34 P.2d at 1010. The court therefore held that the legislature could not establish a fund for one purpose, assess fees for that purpose, then permanently divert that money for a foreign purpose. Id. at 1011.
I am therefore unable to agree with the Majority that it is relevant whether the transferred funds represented a surplus, particularly considering that the distribution of the reserves upon the Fund’s termination in accord with Section 712(k) precludes the possibility of such reserves being characterized as a surplus. I would instead accept Appellees’ vested rights argument and affirm the Commonwealth Court. Therefore, I respectfully dissent.
. In this regard I observe, as the Majority Opinion and the Dissenting Opinion by Madame Justice Todd have done, that the Commonwealth Court has recently decided that the statutory assessment formula, 40 P.S. § 1303.712(d)(1), implicitly accounts for any surplus in the fund, and that any assessment calculation must, therefore, include any unspent balances from the prior year. See Hosp. & Healthsystem Ass'n v. Ins. Comm’r of Pa., 74 A.3d 1108, 2013 WL 4033850. While I take no position on the propriety of this decision as review has been sought in the case, I view it as supportive of my position that any balance or surplus remaining in the Fund must be used for the benefit of the Fund and the health care providers, by reducing the assessments they are required to pay into the Fund and being returned to them upon dissolution of the Fund, rather than as a source of general budgetary revenue.

### DIRECTIONS FOR THIS TASK
Copy the stretch of the dissent text from "I am therefore" through "I respectfully dissent.", replacing "surplus" with "excess".

[Graph interpretation data]
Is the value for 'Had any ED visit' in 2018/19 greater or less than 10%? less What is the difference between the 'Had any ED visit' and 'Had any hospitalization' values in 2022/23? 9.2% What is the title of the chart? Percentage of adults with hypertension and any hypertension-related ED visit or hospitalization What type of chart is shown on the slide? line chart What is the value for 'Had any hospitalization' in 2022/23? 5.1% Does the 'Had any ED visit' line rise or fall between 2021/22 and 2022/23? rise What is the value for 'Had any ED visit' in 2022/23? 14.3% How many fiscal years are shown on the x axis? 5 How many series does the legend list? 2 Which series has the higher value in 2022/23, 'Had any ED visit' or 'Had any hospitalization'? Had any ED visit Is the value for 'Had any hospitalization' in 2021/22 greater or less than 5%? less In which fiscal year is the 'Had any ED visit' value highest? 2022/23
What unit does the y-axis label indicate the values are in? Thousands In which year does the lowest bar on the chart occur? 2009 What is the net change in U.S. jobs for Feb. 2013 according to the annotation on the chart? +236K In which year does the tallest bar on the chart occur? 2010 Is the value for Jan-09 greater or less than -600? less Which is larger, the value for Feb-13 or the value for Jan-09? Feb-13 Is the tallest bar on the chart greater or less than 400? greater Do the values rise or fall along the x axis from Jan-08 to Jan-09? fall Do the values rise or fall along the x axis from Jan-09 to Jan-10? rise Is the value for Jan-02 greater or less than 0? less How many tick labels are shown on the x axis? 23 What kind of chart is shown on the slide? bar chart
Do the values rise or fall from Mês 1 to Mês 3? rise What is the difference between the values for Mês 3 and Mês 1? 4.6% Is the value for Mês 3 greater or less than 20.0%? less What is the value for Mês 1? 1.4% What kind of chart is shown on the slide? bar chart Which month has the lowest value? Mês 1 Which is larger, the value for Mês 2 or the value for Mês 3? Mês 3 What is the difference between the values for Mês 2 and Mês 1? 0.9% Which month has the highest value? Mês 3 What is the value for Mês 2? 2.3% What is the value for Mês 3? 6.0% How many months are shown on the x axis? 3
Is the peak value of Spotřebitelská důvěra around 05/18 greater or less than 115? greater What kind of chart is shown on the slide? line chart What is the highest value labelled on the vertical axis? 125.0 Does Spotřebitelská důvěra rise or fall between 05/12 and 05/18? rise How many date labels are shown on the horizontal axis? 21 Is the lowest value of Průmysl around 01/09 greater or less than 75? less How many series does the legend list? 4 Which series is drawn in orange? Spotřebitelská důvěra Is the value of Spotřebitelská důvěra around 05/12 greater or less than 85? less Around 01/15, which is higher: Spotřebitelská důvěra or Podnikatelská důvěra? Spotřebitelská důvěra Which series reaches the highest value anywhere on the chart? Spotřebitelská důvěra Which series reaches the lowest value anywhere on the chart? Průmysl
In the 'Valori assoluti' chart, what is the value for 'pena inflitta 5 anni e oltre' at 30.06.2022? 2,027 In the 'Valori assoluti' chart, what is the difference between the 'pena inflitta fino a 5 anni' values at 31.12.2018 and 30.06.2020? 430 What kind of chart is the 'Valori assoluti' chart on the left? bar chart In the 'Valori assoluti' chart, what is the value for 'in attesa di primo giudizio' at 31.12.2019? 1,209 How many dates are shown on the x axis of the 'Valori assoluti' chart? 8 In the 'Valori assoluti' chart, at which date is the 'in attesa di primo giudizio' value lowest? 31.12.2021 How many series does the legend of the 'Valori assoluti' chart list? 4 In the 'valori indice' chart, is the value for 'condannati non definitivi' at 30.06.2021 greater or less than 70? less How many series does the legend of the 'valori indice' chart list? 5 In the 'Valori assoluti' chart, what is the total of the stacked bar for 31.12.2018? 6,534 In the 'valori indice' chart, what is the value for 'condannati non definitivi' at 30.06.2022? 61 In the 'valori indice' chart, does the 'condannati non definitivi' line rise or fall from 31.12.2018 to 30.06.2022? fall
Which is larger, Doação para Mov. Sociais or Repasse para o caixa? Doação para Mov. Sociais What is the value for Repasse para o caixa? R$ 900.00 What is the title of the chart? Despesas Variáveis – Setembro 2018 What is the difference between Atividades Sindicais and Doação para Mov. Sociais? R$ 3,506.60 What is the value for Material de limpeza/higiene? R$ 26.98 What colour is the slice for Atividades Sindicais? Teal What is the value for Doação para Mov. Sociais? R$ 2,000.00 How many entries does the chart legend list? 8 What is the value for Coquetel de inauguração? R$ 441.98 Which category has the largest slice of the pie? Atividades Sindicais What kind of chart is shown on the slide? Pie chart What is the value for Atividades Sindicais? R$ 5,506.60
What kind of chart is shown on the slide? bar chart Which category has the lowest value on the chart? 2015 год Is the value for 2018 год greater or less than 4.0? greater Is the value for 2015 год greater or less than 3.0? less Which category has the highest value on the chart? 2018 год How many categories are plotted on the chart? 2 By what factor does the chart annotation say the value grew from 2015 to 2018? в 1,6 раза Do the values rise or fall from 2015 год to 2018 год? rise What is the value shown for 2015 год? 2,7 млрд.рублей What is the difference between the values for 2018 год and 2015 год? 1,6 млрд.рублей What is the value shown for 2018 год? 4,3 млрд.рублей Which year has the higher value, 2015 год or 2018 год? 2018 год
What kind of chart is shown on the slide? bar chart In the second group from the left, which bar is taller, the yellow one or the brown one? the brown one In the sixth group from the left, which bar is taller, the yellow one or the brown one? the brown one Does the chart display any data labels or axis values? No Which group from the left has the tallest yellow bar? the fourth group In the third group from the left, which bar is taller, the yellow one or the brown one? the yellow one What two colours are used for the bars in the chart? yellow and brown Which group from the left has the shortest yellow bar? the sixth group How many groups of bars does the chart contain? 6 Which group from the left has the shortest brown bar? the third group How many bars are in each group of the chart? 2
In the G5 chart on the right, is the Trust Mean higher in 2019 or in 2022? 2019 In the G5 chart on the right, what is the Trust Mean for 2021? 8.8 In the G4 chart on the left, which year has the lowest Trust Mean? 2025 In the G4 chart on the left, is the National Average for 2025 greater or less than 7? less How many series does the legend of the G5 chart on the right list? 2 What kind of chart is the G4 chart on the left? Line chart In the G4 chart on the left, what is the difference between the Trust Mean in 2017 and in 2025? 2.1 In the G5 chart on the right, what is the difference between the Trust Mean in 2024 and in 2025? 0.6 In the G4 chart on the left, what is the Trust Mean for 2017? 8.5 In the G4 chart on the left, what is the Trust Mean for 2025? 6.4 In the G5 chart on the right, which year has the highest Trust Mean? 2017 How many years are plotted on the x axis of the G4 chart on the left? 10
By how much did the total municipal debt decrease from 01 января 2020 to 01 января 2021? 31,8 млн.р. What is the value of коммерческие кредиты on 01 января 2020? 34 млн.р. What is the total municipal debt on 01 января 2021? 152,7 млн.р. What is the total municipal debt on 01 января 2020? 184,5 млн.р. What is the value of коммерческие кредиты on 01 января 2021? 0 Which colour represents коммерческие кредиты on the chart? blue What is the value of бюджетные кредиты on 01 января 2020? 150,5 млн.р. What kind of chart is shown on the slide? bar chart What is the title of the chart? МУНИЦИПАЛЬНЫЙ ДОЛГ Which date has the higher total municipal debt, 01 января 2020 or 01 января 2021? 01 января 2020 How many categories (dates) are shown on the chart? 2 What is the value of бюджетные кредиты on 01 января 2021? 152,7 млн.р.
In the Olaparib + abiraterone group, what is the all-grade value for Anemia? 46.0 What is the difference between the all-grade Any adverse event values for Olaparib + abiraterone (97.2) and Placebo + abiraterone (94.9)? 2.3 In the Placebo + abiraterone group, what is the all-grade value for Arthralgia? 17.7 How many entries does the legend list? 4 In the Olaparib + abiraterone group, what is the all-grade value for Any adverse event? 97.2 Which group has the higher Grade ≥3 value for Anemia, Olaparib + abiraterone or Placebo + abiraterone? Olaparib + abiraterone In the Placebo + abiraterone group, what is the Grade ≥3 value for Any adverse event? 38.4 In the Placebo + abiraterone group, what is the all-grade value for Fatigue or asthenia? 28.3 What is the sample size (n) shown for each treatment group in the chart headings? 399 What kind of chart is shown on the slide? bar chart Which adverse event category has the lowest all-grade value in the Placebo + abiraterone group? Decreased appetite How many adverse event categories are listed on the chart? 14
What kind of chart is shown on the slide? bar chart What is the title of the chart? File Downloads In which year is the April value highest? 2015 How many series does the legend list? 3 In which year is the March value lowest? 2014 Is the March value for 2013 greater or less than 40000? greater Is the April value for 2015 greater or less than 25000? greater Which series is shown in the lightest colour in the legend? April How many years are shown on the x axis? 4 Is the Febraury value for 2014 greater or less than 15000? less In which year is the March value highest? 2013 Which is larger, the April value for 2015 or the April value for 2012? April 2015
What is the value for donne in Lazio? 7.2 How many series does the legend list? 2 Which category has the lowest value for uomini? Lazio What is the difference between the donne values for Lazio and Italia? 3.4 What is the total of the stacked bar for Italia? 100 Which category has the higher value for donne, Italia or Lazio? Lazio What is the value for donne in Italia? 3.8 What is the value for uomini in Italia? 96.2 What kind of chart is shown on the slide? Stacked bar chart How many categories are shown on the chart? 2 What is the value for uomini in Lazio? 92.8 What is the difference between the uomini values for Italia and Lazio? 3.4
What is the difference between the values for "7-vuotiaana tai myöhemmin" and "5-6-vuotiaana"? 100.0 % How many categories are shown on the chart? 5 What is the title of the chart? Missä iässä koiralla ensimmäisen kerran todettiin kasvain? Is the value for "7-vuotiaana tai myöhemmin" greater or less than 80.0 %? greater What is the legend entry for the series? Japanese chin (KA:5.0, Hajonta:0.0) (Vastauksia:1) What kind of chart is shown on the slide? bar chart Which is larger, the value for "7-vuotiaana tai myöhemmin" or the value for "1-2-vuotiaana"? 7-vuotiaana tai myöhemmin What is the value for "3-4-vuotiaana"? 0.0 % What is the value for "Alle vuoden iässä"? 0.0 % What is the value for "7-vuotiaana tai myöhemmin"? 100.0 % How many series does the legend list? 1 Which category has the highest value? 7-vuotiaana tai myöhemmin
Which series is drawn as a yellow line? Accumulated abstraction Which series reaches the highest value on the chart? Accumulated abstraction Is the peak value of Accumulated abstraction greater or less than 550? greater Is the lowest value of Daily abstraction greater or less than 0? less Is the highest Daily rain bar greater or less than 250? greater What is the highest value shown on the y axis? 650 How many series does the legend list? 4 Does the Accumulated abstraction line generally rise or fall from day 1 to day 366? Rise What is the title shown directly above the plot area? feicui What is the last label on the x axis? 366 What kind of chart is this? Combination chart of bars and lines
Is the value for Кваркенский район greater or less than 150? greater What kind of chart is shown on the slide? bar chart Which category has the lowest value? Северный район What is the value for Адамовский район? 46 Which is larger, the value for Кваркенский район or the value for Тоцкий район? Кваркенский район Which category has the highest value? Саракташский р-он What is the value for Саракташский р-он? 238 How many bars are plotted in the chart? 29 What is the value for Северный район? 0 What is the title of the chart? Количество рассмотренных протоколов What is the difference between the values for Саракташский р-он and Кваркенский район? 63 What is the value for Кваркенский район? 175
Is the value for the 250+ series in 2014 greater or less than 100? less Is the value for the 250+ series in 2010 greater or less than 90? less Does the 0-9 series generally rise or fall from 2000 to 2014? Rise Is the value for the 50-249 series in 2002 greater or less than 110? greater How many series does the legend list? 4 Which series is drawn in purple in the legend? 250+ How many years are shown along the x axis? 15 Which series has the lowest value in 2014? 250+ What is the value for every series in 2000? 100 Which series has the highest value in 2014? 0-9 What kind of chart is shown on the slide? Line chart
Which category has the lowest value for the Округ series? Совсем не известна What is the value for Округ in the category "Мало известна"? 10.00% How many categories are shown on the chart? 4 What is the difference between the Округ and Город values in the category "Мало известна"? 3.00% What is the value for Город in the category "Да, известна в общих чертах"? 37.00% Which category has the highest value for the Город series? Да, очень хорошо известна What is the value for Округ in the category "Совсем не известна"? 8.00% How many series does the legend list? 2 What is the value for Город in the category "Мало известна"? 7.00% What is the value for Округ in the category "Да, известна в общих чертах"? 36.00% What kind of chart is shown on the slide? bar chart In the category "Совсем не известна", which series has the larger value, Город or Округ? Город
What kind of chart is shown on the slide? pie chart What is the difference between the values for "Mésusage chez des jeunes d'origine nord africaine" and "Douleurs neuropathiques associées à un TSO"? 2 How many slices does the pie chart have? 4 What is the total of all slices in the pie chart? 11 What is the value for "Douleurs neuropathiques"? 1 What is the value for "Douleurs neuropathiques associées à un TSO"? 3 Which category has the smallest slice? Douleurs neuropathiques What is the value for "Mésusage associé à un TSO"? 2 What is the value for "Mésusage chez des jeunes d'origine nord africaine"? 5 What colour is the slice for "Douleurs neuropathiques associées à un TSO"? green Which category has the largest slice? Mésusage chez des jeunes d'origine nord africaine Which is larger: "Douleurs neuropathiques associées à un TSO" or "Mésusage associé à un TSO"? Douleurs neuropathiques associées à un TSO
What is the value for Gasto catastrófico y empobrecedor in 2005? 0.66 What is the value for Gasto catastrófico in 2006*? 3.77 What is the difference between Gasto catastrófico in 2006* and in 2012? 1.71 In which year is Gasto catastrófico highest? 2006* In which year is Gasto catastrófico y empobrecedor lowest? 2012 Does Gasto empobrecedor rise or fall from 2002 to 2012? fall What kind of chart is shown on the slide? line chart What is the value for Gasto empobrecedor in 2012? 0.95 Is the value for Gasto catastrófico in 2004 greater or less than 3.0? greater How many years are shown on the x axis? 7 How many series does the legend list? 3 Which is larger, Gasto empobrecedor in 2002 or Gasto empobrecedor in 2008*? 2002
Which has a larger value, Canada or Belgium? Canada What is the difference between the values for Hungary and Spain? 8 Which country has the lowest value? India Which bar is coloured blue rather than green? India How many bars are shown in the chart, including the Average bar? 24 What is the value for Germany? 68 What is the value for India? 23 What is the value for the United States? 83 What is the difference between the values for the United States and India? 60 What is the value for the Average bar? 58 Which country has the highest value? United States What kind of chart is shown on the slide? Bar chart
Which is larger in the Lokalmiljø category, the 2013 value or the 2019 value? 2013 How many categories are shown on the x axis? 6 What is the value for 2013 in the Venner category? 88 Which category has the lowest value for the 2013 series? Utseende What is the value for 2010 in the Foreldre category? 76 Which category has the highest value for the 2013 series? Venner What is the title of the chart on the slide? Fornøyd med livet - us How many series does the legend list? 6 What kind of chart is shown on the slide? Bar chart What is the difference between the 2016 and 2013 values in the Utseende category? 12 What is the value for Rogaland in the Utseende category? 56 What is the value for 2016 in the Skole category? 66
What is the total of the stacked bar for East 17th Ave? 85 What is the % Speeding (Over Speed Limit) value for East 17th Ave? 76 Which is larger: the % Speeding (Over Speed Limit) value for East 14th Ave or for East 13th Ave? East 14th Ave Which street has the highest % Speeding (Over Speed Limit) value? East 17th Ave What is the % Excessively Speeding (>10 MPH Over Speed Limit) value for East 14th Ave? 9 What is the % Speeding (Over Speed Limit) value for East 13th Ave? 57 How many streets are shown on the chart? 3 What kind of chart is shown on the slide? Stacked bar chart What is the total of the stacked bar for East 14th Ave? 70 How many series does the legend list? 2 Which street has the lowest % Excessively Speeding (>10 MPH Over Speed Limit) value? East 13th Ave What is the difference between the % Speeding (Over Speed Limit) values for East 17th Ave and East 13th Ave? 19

### SOLUTION BELOW
I am therefore unable to agree with the Majority that it is relevant whether the transferred funds represented a excess, particularly considering that the distribution of the reserves upon the Fund’s termination in accord with Section 712(k) precludes the possibility of such reserves being characterized as a excess. I would instead accept Appellees’ vested rights argument and affirm the Commonwealth Court. Therefore, I respectfully dissent.